Il n’y a pas une semaine où on ne lit pas un nouvel article sur la problématique des abeilles qui vont mal, qui ne résistent plus au varroa, affaiblies qu’elles sont par l’appauvrissement de la biodiversité, par la pollution, les problèmes climatiques et par les pesticides.
Concernant ce dernier point, notre groupe a justement déposé, lors de l’avant-dernière séance de parlement, une question écrite sur la problématique des pesticides, dont certains sont connus pour être coresponsables de la diminution des abeilles.

Dans la très sérieuse revue « Science » du 29 mars 2012, on apprend que deux études réalisées sur le terrain – et non en laboratoire – ont démontré la grande nocivité sur tous les insectes butineurs, des néonicotinoïdes, la famille d’insecticides la plus répandue dans le monde.  Ces produits limitent la croissance des ruches et le développement de nouvelles reines et ils provoquent en plus des problèmes de désorientation chez les butineuses.
Il n’est plus possible de contester la toxicité des pesticides sur l’environnement en général et sur l’abeille en particulier. C’est très grave car on voit tomber les abeilles mais aussi tous les autres butineurs.

Pour le moment, c’est la production de miel qui diminue et les apiculteurs qui ont des problèmes. Mais à plus longue échéance, c’est toute la filière agricole qui en souffrira considérablement.

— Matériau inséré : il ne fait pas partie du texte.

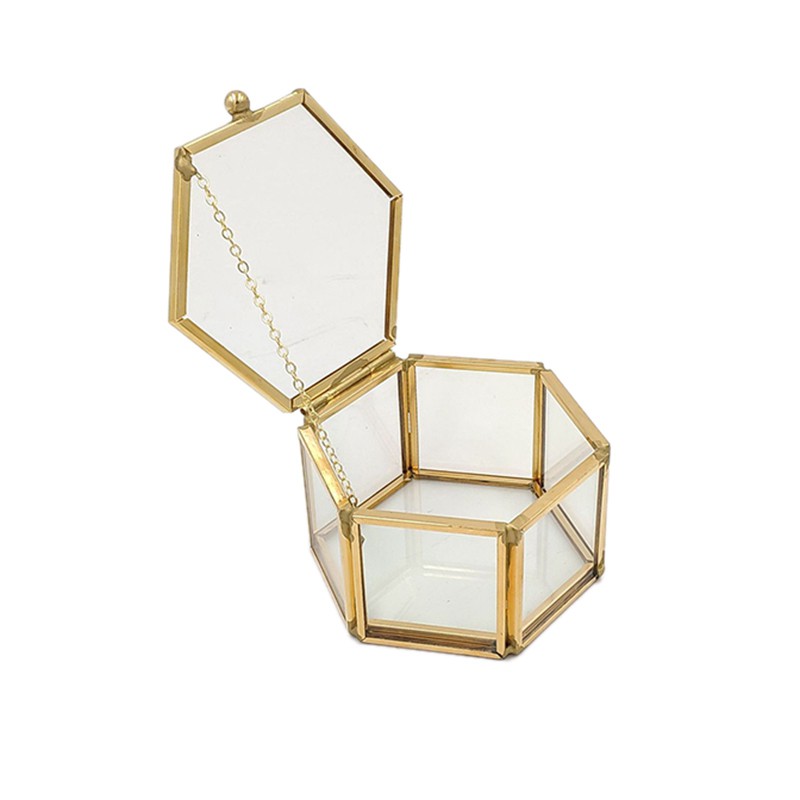 กล่องเก็บชุดชั้นในHexagon Transarent Glass Jewelry Box Wedding Ring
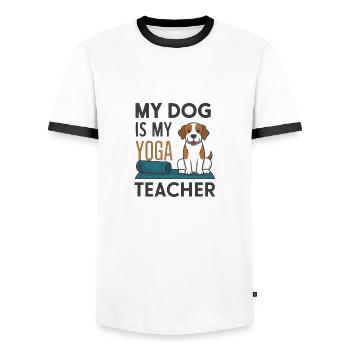 Mon chien est mon prof de yoga - T-shirt contrasté Homme - blanc/noir - Devant - AI Model Female 172 light (172cm) & AI Model Male 178 dark (178cm)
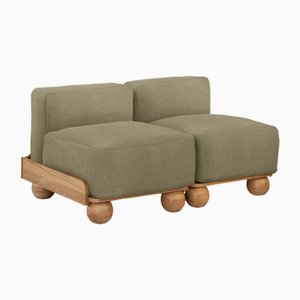 Slipper Cove Armless Two Seat in Natural Linen by Fred Rigby Studio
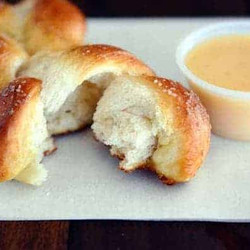Soft Pretzel Twists With Homemade Cheese Dipping Sauce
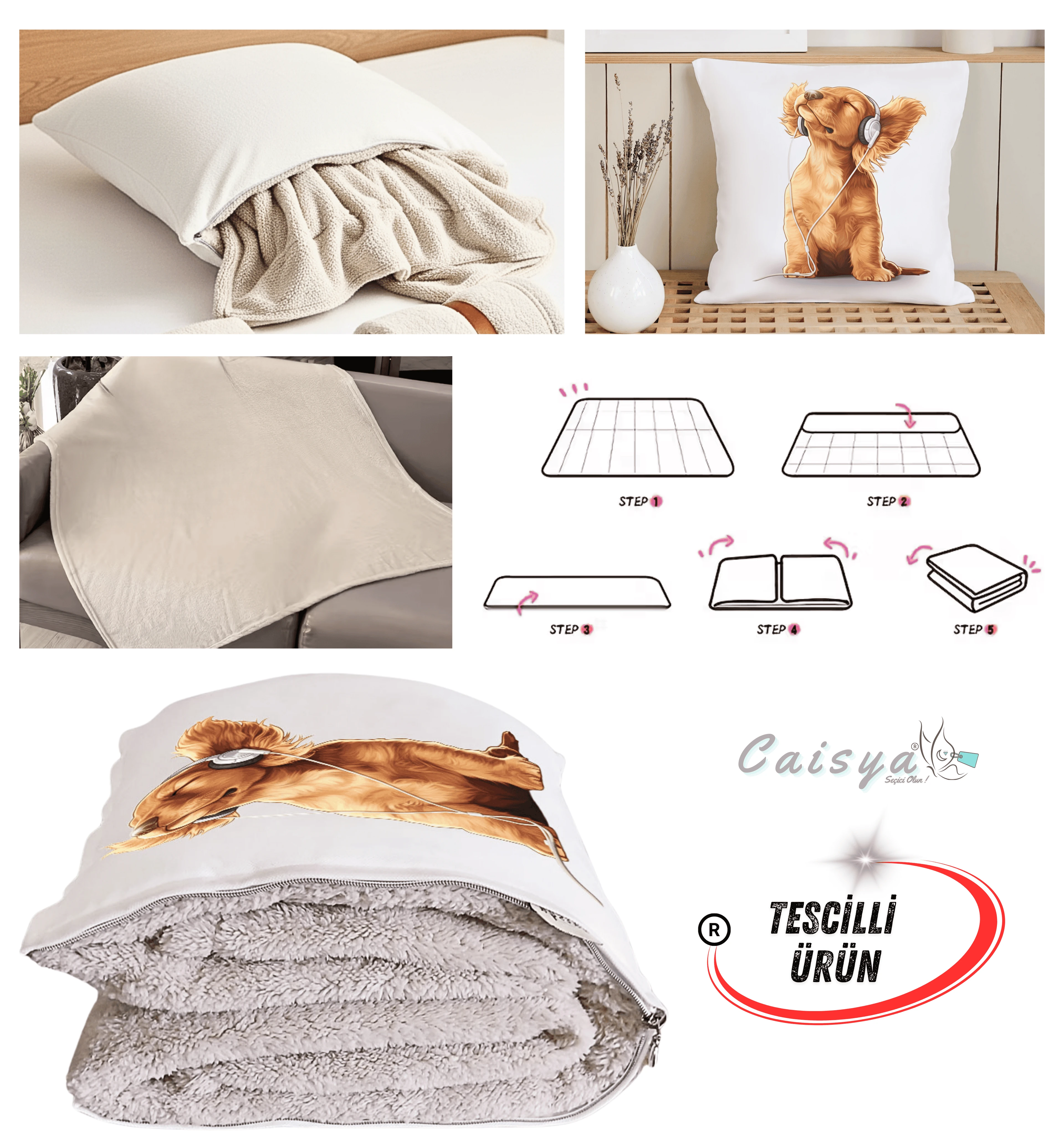 Müzisyen Köpek Baskılı Köpek Sever Tv Battaniye Olabilen Dekoratif Yastık 2in1 Battaniye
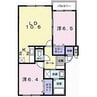 アンジュ中島 2LDKの間取り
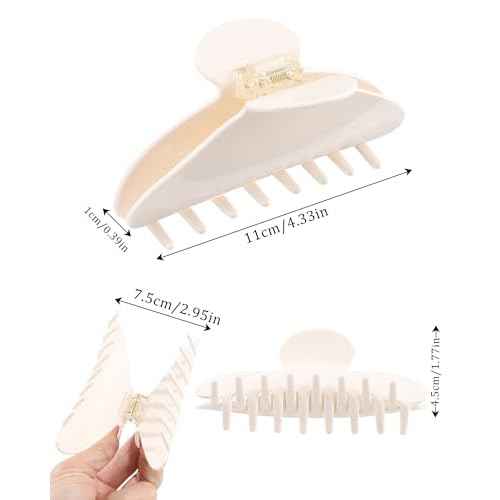 HAIMEIKANG Large Acetate 4 Inch Hair Claw Clip for Women - French Style Hair Claws for Thick Hair with Non-Slip Teeth, Hair Accessories for Updos, Buns & Ponytails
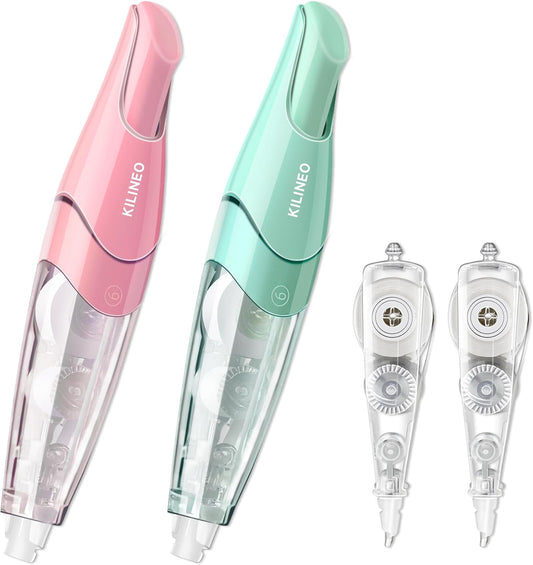 Refillable Retractable White Correction Tape, Pen Shaped White Smooth Pull Out Japanese Aesthetic Cute Correction Tape for Office Supplies, 4 PCS (ZH-67)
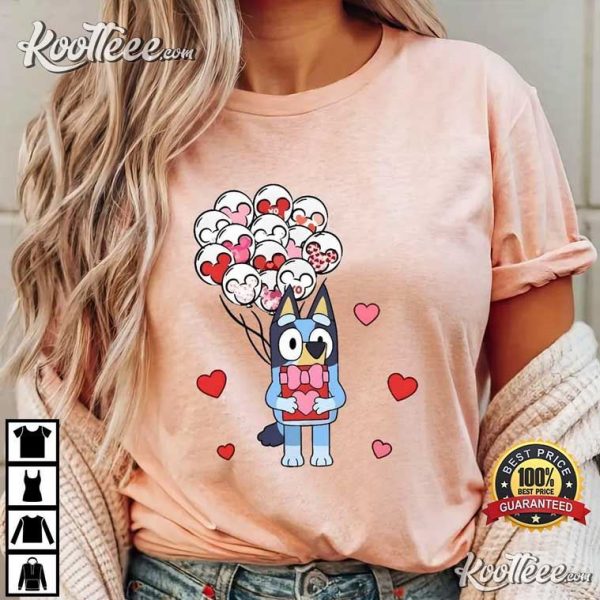 Bluey Valentine’s Day Heart Balloons T-Shirt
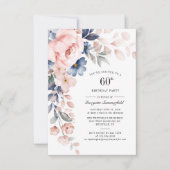 60e verjaardag Floral Dusty Blue Pink Kaart (Voorkant)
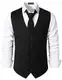 PARKLEES Herren Hipster Urban Design Business formelle Weste Slim Fit Anzug Smoking Kleid Weste, Schwarz , M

Dans les médias d’hier, on apprenait qu’alors que les premières estimations prévoyaient un taux de 30% de disparitions d’abeilles cet hiver, ce sont finalement la moitié des colonies qui ont été décimées et quelle est la réaction de la plupart des pouvoirs publics en Suisse ? On commande de nouvelles études !

Voilà, c’étaient quelques mots pour manifester notre inquiétude et pour demander des actions concrètes dans les domaines où on sait qu’il y a une action nocive sur la santé des ruches et des abeilles.